Secular Easter

Raising secular kids in a predominantly religious society presents it’s fair share of problems. How to celebrate holidays not being the least of them. As an atheist family we certainly find plenty of cause for celebration through the turning of the seasons. And we don’t want our children to miss out on the joy and merriment that their friends participate in. But how to partake in the fun without the religion, and without focusing on the purely consumer aspects of the holiday?

Lucky for us, many Christian holidays were taken from pagan roots. And those pagans loved their earth. I can really get behind celebrating the turn of the season and all that the earth gives her children. In the summer we celebrate the sun shine and the many beautiful growing things. In the fall we celebrate the harvest. All the good foods that will sustain us through the cold winter. In the winter we celebrate the solstice, the time when the sun begins to return and the days start getting longer. And in the spring we celebrate new life. The trees waking up, the baby animals being born, time to plant, and to hope.

So with these ideas in mind, we participate in the holidays and try to steer clear of the rampant consumerism that tends to take over. For Easter I like to decorate eggs, although we didn’t get around to it this year. We do the Easter Bunny, but mostly as a fun game. I don’t go out of my way to make sure the kids believe, but I don’t dash their hopes as long as they choose to believe. The evidence that I’m the Easter Bunny is readily available to any child who wishes to think about it for a moment. This year I put together baskets with bunny ears, Easter egg sidewalk chalk, and a small chocolate bunny. I hid plastic eggs around the living room and the kids had a fun hunt. I’m letting them go kinda hog wild on the candy today, in hopes that it will just be gone and I won’t have to deal with it any more.
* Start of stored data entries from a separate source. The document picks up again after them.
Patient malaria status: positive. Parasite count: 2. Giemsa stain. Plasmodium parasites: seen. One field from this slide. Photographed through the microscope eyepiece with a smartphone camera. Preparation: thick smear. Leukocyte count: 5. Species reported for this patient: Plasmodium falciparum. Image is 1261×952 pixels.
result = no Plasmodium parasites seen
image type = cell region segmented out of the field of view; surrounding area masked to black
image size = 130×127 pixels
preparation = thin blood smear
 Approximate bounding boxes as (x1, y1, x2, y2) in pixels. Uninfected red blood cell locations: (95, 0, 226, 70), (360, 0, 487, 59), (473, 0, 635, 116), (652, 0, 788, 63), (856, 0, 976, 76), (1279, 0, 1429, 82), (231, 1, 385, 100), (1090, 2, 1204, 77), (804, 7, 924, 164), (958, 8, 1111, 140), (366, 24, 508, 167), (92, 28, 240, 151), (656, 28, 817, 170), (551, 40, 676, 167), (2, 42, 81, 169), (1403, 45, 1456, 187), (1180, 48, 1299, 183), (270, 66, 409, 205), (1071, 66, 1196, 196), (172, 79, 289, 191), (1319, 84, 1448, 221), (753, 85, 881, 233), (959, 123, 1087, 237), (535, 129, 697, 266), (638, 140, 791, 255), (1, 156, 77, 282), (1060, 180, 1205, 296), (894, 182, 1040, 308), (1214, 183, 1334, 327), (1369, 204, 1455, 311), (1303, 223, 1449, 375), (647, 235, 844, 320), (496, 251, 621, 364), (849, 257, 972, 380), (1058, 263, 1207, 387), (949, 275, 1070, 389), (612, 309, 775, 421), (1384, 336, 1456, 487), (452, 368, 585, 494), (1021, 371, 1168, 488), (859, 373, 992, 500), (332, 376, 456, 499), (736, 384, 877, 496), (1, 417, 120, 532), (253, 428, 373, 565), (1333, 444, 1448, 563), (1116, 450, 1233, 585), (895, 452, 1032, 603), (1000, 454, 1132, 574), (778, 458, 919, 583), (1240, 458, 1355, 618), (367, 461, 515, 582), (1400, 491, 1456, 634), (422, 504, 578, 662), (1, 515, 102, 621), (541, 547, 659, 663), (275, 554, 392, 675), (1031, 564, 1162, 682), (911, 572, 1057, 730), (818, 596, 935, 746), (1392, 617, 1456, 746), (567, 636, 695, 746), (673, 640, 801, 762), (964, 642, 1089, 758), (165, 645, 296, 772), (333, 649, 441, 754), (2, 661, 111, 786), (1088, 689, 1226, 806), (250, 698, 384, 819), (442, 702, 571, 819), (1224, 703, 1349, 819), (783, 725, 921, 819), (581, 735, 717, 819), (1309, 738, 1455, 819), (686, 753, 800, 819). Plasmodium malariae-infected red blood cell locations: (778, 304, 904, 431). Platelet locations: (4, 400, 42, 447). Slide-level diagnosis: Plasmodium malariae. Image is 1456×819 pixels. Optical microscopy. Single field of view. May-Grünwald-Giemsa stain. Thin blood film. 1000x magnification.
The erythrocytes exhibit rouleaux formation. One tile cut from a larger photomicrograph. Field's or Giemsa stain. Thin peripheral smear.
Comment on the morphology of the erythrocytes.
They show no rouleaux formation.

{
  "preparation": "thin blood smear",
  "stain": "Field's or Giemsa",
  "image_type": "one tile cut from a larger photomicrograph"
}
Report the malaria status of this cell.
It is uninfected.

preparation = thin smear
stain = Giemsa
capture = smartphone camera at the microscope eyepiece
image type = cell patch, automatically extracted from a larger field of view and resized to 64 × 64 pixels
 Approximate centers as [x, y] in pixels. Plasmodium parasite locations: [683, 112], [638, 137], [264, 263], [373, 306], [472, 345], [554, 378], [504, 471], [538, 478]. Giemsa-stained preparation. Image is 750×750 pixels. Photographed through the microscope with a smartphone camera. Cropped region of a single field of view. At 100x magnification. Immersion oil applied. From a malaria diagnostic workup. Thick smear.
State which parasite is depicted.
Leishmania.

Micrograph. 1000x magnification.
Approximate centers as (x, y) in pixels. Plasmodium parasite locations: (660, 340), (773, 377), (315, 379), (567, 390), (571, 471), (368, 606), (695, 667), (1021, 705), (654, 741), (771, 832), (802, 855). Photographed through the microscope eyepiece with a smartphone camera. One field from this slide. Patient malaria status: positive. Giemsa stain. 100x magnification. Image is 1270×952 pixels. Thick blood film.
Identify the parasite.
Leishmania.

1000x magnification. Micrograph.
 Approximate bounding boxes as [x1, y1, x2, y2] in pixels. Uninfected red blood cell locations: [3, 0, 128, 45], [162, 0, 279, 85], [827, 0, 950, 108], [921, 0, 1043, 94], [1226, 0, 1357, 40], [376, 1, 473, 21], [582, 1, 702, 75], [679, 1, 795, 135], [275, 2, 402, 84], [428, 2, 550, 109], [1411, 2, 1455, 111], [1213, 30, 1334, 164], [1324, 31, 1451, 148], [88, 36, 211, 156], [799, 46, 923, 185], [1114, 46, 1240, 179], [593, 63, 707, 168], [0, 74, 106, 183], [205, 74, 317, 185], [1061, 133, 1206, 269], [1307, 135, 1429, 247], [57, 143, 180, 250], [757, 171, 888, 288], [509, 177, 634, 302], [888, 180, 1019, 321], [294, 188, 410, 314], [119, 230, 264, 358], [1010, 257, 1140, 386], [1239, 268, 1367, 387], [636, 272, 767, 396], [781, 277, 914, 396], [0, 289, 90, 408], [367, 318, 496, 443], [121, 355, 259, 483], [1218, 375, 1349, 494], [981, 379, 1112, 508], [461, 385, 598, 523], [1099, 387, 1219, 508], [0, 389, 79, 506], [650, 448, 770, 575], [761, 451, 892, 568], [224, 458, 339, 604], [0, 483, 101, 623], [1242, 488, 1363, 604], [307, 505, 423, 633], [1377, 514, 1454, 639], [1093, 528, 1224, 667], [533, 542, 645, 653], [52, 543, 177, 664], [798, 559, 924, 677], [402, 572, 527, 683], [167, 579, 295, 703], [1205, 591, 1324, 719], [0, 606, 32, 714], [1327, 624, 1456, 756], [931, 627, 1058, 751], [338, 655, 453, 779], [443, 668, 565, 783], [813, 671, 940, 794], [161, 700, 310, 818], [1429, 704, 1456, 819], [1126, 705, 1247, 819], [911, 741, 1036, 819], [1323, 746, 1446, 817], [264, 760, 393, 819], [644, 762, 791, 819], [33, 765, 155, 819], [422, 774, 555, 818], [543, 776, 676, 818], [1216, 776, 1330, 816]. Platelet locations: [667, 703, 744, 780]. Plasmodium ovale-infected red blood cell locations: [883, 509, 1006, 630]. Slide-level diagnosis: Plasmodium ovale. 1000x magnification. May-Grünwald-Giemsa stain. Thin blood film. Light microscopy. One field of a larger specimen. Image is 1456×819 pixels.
And we talk. We talk about why we celebrate spring. We talk about the importance of taking care of our earth. We talk about the meaning of family, and togetherness, and stewardship. And I think that is the most important part of any holiday. The time we spend together talking. The segue into some of these big issues that don’t come up in conversation on a daily basis. A chance to slow down and really focus on the things that are important to us.